Extract provided section start
Concerning my system-wide installed espeak-ng, everything went well, like you showed it. So, I could also make some temporary, funny changes to the pronunciation of German language words.

Now, the example I was working on – "Marketing" –, didn't need any change there. In my system-wide installed espeak-ng, it already has its emphasis on the right syllable(s) (IPA: mˈaɾkeːtˌɪŋ), though brought out in quite a metallic voice.

Later I also found out, that making changes here would not lead to any differences in my virtual environment Thorsten voice installation, though. Obviously, it uses its own, different phonemizing application.

Trying to judge by installed lexicon databases, now I think it's an application called Gruut, doing this job there. In the lexicon database –/opt/tts/lib/python3.9/site-packages/gruut_lang_de/lexicon.db there is an entry:

INSERT INTO word_phonemes VALUES(151977,'marketing',0,'m a ʁ k eː t ɪ ŋ','');

So here, the pronounciation is coded as "m a ʁ k eː t ɪ ŋ", while espeak generally codes it as "mˈaɾkeːtˌɪŋ".
Extract provided section end
Entries supplied section start
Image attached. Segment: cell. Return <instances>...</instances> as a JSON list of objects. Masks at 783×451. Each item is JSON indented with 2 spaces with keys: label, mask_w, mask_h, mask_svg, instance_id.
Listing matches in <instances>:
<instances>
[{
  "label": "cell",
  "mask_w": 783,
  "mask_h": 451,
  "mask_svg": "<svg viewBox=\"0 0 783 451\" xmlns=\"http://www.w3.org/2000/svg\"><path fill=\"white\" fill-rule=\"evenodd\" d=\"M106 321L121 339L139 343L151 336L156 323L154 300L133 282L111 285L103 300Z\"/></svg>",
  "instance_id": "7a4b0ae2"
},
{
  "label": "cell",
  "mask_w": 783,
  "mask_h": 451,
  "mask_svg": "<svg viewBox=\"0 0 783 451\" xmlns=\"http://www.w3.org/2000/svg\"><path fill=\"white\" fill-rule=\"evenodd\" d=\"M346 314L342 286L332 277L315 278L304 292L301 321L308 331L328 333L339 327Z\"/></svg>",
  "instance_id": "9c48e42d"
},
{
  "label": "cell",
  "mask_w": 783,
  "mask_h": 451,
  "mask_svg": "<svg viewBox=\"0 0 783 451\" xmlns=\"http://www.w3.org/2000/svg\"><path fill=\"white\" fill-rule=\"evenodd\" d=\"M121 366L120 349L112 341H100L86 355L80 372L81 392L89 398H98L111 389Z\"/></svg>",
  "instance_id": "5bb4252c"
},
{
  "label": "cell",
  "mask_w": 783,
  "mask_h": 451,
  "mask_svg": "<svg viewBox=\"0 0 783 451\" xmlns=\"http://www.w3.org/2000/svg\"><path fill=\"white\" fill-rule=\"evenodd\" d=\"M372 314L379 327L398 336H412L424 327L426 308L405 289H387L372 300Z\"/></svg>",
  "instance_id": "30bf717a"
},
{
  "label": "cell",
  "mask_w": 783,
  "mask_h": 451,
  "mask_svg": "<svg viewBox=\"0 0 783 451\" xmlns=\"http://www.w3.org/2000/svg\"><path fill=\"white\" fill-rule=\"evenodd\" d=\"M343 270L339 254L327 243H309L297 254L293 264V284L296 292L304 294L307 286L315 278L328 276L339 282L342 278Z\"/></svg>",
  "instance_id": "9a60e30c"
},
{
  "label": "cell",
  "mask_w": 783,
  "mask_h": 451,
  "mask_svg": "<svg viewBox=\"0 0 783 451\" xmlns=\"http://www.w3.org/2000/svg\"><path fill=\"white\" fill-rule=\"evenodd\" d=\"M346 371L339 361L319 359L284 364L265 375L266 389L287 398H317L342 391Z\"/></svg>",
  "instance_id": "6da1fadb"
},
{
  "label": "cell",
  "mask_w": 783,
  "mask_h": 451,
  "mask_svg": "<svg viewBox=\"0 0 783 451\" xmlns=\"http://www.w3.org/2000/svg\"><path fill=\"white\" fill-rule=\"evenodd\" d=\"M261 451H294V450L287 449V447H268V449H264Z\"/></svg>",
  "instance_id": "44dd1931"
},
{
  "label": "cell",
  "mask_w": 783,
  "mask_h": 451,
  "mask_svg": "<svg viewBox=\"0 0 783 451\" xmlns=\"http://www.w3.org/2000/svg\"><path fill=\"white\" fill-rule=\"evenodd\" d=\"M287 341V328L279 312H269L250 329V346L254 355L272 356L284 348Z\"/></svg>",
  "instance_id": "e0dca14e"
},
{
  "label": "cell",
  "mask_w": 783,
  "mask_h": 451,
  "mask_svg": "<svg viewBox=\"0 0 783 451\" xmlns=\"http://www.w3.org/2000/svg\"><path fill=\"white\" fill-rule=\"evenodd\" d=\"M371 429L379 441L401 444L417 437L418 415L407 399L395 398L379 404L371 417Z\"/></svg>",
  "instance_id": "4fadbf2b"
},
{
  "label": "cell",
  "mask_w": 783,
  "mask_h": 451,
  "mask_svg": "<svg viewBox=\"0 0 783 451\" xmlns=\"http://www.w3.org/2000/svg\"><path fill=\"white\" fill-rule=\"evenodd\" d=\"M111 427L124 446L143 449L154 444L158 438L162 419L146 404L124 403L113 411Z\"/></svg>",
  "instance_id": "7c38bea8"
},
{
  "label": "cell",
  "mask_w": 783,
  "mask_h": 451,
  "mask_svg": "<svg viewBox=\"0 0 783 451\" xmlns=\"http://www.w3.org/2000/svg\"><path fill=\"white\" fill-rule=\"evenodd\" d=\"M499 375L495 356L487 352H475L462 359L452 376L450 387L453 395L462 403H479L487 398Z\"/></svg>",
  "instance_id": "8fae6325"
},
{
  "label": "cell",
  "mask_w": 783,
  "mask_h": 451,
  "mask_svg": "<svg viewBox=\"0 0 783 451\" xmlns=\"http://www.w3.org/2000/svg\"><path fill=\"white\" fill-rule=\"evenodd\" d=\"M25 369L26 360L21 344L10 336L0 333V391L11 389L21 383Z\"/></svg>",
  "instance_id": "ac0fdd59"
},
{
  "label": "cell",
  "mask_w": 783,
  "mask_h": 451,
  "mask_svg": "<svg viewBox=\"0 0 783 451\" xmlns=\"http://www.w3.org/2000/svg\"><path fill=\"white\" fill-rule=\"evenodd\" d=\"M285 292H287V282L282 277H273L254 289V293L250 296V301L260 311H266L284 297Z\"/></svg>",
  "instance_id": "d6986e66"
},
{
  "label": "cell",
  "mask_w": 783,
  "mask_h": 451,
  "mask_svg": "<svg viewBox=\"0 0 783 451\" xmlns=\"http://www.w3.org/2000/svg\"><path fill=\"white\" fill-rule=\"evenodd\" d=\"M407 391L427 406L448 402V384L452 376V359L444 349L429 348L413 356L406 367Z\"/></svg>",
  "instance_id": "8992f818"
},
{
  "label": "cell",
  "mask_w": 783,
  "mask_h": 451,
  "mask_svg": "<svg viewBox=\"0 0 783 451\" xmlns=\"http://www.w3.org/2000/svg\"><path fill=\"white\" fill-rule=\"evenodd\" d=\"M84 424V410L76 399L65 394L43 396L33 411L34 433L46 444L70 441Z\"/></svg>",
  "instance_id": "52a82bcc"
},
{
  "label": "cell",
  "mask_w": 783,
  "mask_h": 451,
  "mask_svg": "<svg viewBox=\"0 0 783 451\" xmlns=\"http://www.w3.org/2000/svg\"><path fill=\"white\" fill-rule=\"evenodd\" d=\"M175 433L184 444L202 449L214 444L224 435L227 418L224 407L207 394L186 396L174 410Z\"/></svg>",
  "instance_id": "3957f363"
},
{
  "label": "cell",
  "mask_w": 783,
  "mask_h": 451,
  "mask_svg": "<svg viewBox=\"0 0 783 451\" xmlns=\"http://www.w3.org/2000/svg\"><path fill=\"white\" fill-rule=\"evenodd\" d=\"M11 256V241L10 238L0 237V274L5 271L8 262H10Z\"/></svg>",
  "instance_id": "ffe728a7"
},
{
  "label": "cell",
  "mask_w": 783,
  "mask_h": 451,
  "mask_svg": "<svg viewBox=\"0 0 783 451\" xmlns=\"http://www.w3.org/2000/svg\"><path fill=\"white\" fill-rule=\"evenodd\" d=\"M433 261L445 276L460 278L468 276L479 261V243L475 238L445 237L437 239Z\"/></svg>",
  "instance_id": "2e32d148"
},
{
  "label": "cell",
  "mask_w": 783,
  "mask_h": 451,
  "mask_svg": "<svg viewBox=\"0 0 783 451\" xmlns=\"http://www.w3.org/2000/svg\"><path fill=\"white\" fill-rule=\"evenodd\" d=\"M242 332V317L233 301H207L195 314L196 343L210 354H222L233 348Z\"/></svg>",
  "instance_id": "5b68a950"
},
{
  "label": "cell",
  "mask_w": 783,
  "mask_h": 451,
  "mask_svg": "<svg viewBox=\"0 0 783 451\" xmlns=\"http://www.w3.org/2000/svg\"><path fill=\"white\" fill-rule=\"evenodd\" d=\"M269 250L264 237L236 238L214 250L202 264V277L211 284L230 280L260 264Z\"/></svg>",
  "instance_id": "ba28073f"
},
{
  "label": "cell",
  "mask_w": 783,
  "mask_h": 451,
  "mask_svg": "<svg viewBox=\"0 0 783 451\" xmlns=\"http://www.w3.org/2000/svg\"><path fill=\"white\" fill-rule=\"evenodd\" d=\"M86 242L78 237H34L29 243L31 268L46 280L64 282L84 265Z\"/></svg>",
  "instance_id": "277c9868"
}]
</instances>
Entries supplied section end
In the post about espeak-ng pronunciation, list every value that appears inside the parentheses of the INSERT INTO statement, in order.

1. 151977
2. 'marketing'
3. 0
4. 'm a ʁ k eː t ɪ ŋ'
5. ''